The sudden suspension of tourism throughout the Pacific due to COVID-19 will have acute and far-reaching impacts on the economies in the region. Revenues will be greatly reduced across the region and the United States and Japan need to address impending economic stresses that will likely exacerbate existing trends. The alliance should expand its role in offering alternatives to China’s Belt and Road and help ameliorate debt burdens across the Pacific region. Tokyo and Washington could play a leading role in refinancing Chinese loans on more favorable terms. Such actions could relieve indebtedness to China and limit China’s strategic and political leverage with PICs.

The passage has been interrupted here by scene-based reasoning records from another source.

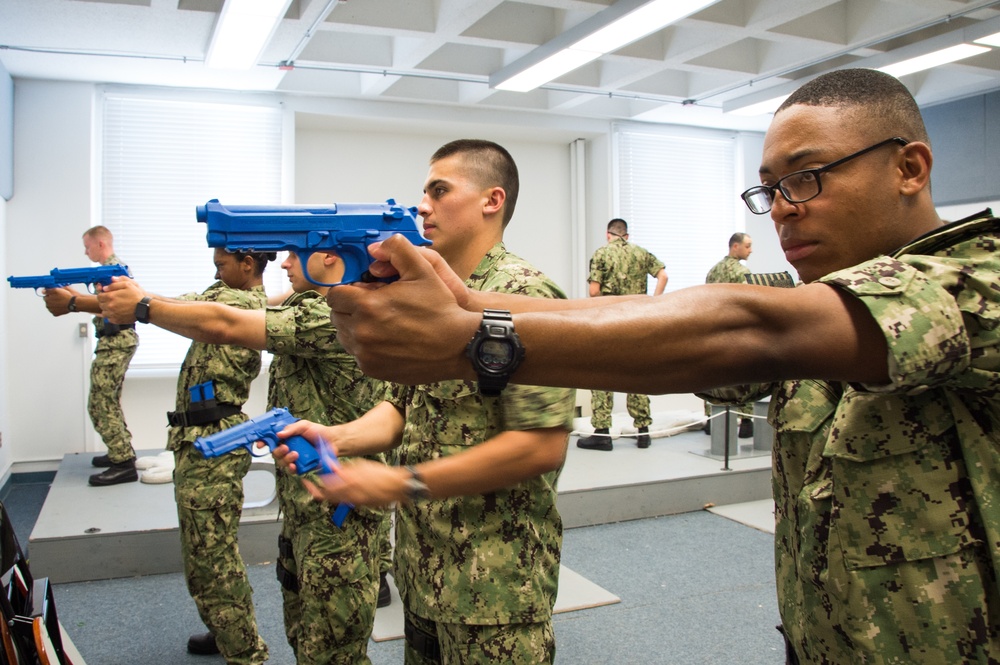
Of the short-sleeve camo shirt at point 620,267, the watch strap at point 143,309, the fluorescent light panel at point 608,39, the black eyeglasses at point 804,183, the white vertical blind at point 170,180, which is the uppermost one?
the fluorescent light panel at point 608,39

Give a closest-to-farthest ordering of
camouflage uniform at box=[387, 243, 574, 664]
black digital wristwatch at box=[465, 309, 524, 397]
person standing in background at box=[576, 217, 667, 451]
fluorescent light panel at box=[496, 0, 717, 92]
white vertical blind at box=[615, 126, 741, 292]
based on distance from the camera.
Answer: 1. black digital wristwatch at box=[465, 309, 524, 397]
2. camouflage uniform at box=[387, 243, 574, 664]
3. fluorescent light panel at box=[496, 0, 717, 92]
4. person standing in background at box=[576, 217, 667, 451]
5. white vertical blind at box=[615, 126, 741, 292]

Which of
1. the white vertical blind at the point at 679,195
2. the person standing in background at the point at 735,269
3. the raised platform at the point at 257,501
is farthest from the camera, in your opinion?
the white vertical blind at the point at 679,195

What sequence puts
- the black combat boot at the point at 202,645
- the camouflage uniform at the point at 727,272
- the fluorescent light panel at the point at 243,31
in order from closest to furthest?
the black combat boot at the point at 202,645 < the fluorescent light panel at the point at 243,31 < the camouflage uniform at the point at 727,272

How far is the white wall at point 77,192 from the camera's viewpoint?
19.5 feet

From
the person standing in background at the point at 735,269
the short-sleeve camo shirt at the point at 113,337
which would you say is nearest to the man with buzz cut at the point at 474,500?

The United States and Japan should be leaders in the Pacific with implementing the G20s Debt Service Suspension Initiative and provide debt relief to eligible countries requesting such support. Both nations should act as resources for PIC governments providing advice and budget support when requested. Investment in high-quality infrastructure projects together, and with partner countries, in schemes like the Papua New Guinea Electrification Partnership is a model that should be replicated. Narrowing distances and the disadvantages of isolation in the Pacific through the much-needed upgrading of communication technologies is also a key area where the United States and Japan must continue to lead, as they (along with Australia) are doing with the extension of the trans-Pacific cable line to Palau.[61] Working with New Zealand, Great Britain, and France on multiple levels will help achieve the alliance’s strategic objectives in concert with PICs.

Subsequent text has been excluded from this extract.